第一百一十章
高秋旻握紧手中的剑,低声道:“这一路,恐怕不会太平。”
谢雪臣目视远方,声音坚定:“无论前方有什么,都必须拿到解药。”
——洛乌山,长生莲。
那些遗忘的真相,即将揭晓。
临行前。
南胥月取出一枚莹润的玉牌,递给花染:“此物可挡一次致命危险,收好。”
花染一怔,接过玉牌,触手温凉:“你……为何给我?”
南胥月笑而不答,只是淡淡道:“路上小心。”
花染的指尖轻轻触碰到玉牌的瞬间,一缕温润的流光顺着她的指节缠绕而上,宛如月华凝成的丝线。
她抬眸望向南胥月,却见他垂落的睫毛在晨光中镀着金边,唇角噙着惯常的散漫笑意,可那笑意里分明藏着几分她从未见过的温柔。

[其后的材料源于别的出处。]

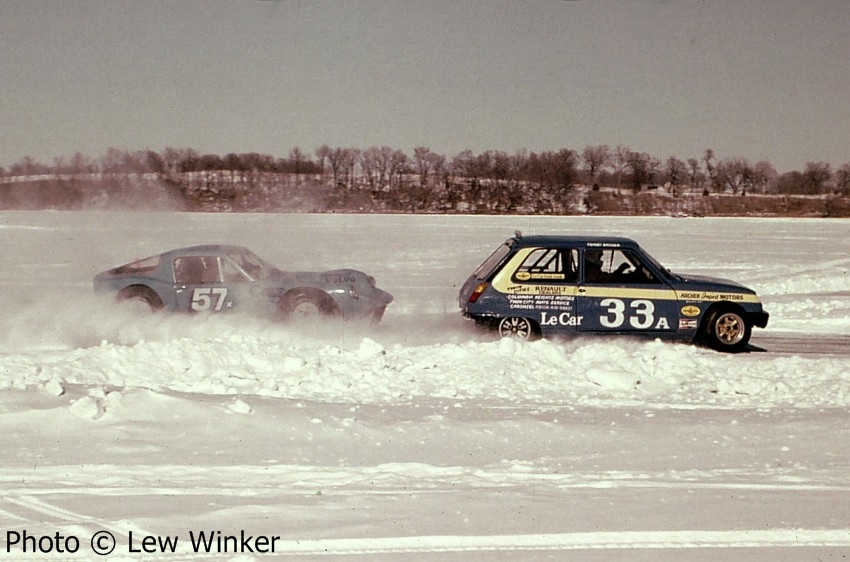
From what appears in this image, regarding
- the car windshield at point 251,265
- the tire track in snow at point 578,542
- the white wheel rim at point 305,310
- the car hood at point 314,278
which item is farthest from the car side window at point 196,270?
the tire track in snow at point 578,542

"这玉..."她低头细看,发现剔透的玉牌内里竟封着一朵将绽未绽的昙花,花蕊处嵌着星子般的碎光,稍一转动便流淌出银河似的光晕。
玉牌边缘刻着细小的符文,像是把某种古老的誓言镌刻进了玉髓深处。
南胥月忽然伸手替她系上丝绦,微凉的指节不经意擦过她后颈,惊起一片战栗。
他系得极慢,仿佛在编织某个隐秘的咒,最后在结扣处轻轻一抚,那昙花竟在她心口位置微微发烫起来。
"记得还我。"他退后半步时眨了眨眼,漫天朝霞忽然都落进他眸中,"要是弄丢了..."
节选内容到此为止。